───── Brano fornito ─────
12. Parimente, che la Faola di mezo sia serrata, e per l’avenire s’intenda serrata ogni anno nel giorno di S. Giorgio, sino alla Festa di tutti i Santi, e li contrafacienti, cadino alle Pene, che sono esprese nella prima favola.
13. Parimente, che la terza, ed ultima Faola sia serrata, e chiusa similmente s’intenda per otto giorni dopo la Festa di S. Giorgio sino alla Festa di S. Luca, et ita sia oservato per l’avenire sotto quelle pene descrite per occasione dell’altra Faola, Dichiarando, che nelle soprascritte tre faole, i Regolieri, e Vicini di detto Commune abbino, ed aver debbano i transiti soliti con Buoi gionti, e disgionti.
14. Parimente, che per cadaun numero de Bestie ritrovate in danno nel Regolato di piano, paghi il Padrone di quelle Bestie al Commun d’Oltrarino, overo al sia Merico soldi quarantacinque de piccoli, ed anco ogni danno paghi conforme alla stima, che sarà fatta per il Merico, e Laudadori; Mà sé sarà fatto danno nei monti del predetto Commune, perda il danificatore il montone per cadaun chiappo, overo Pastro di Bestie, e sia veduto il danno, che debba pagar il Padrone de detto chiappo.
15. Parimente, che gl’altri Animali, che qui sotto sarano nominati, ritrovatti in danno, i Padroni d’essi siano tenuti pagare al Commun, overo al suo Merico le pene qui sotto nottate, oltra la refazione del danno da esser fatto, come sopra ad instanza di quello, che pattisca il danno e ciò tante volte, quante etc. Per un paro di Buoi paghino soldi 20 di giorno; ma di notte soldi 30 di piccoli. Per cadauna Armenta soldi 20, Per un Porco soldi 20, Per cadaun Cavallo, e Cavalla, Mullo, e Mulla soldi 20.
16. Parimente se gl’Animali dei Forestieri, overo d’altri, che non sono Consorti, né vicini di detto Commun andassero vagando, overo che stasero nel Regolato di detto Commun, i Pastori d’essi Animali siano tenuti pagar al medesimo Commune ogni giorno soldi venti quattro per cadaun Animale di qual si voglia sorte, ed à risarcir i danni fatti, e possino esser pignorati gl’Animali predetti per detta causa.
17. Parimente, che nessun altro Particolar Vicino, ne Regoliero del predetto Commune abbi ardimento, ne presumi con alcun immaginabile colore, ne pretesto montegar alcuni Animali di alcuna sorte di ragione di Forestieri, e d’altre Persone, che non sono del numero, ed’in consorzio del prefato Commune, e se alcuno contrafarà, paghi la pena al Commune lire 40 per cadauno Bue, Armenta, Cavallo, Mullo, Vitello, Capra, e Peccora, e per qualunque altra Bestia, ed in oltre tutti li predetti Animali siano subito dismontigati dalle montagne a spese di quelli, che avevano montigati, mentre intimati, essi non vorano obbedire a fare questo.
───── Voci fornite ─────
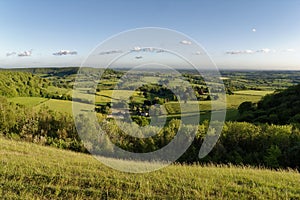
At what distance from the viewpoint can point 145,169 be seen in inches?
375

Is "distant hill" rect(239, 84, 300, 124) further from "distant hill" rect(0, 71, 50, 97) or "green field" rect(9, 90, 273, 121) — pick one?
"distant hill" rect(0, 71, 50, 97)

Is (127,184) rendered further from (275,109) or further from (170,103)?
(275,109)

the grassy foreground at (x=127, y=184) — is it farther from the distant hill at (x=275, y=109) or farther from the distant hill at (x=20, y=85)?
the distant hill at (x=20, y=85)

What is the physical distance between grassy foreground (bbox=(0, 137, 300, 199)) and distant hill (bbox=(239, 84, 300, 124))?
5213 centimetres

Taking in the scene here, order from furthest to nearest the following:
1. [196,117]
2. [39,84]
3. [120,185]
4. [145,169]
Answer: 1. [39,84]
2. [196,117]
3. [145,169]
4. [120,185]

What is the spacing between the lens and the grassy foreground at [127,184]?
6.73 m

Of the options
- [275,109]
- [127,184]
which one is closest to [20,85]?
[275,109]

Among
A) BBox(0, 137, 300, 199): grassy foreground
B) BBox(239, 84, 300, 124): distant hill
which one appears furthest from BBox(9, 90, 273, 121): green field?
BBox(0, 137, 300, 199): grassy foreground

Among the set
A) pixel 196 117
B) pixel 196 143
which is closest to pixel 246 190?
pixel 196 143

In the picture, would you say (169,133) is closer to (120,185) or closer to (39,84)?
(120,185)

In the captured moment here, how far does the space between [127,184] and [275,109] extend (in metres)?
70.2

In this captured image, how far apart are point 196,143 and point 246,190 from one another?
21438mm

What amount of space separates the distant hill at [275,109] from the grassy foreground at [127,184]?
52134 mm

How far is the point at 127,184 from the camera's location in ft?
24.5
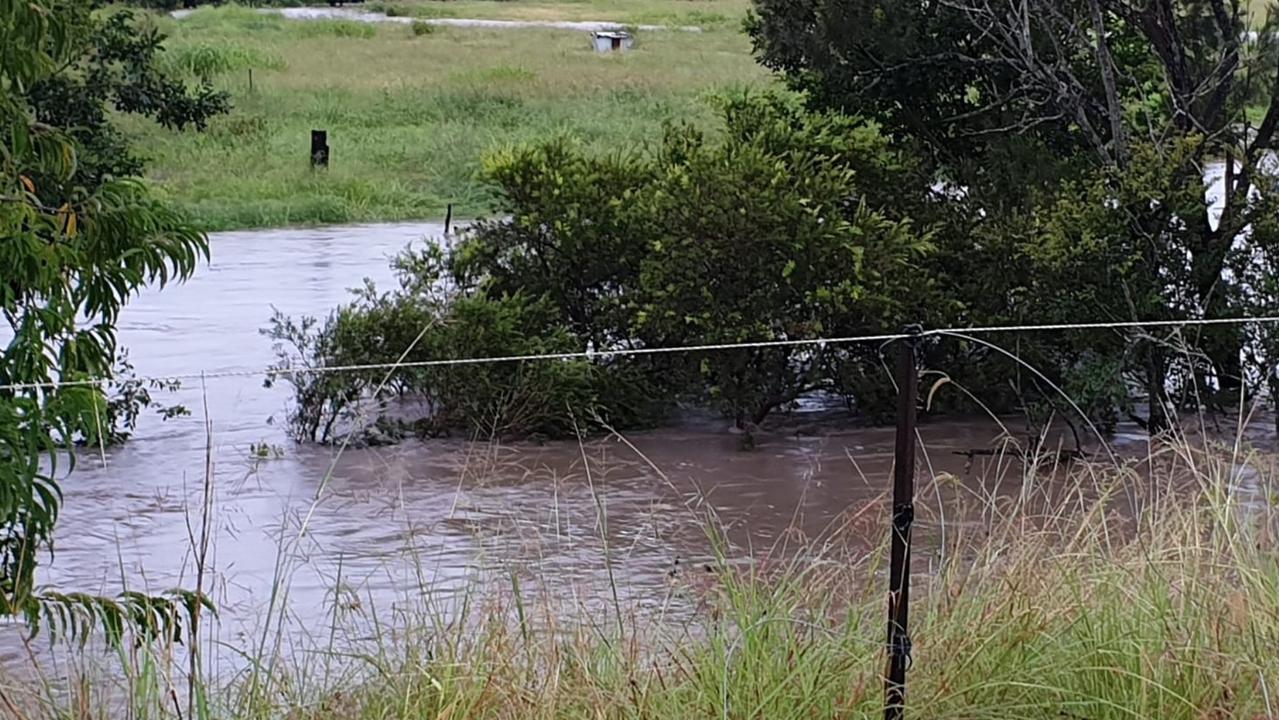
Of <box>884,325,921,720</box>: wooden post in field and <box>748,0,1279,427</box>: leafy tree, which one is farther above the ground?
<box>748,0,1279,427</box>: leafy tree

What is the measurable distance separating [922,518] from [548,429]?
4059 mm

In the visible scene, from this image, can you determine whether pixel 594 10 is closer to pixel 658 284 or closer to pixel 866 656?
pixel 658 284

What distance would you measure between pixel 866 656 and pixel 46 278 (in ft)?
7.50

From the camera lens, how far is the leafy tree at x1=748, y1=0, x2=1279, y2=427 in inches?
460

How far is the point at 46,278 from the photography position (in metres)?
4.87

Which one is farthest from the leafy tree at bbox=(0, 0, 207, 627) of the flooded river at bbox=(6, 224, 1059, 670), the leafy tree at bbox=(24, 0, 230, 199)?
the leafy tree at bbox=(24, 0, 230, 199)

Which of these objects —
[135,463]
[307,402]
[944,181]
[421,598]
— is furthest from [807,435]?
[421,598]

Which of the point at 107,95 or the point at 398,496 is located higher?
the point at 107,95

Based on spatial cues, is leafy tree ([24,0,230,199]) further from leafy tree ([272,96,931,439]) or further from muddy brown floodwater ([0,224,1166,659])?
leafy tree ([272,96,931,439])

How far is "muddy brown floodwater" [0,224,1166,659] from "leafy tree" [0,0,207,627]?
181 centimetres

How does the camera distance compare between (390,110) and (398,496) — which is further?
(390,110)

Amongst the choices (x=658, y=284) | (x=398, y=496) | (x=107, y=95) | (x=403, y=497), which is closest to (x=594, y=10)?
(x=107, y=95)

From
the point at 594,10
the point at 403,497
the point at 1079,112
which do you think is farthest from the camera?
the point at 594,10

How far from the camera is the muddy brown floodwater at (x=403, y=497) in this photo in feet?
27.5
─────
Si risponda alle seguenti domande in base al brano fornito:
(a) Fino a quale festa deve restare serrata ogni anno la Faola di mezo?
(b) Quanto devono pagare i padroni per un paio di buoi trovati in danno di notte?
(c) Quale pena in lire spetta al Commune per ogni animale di forestieri montegato da un vicino o regoliero?

(a) Fino alla Festa di tutti i Santi.
(b) Soldi 30 di piccoli.
(c) Lire 40 per ciascun animale.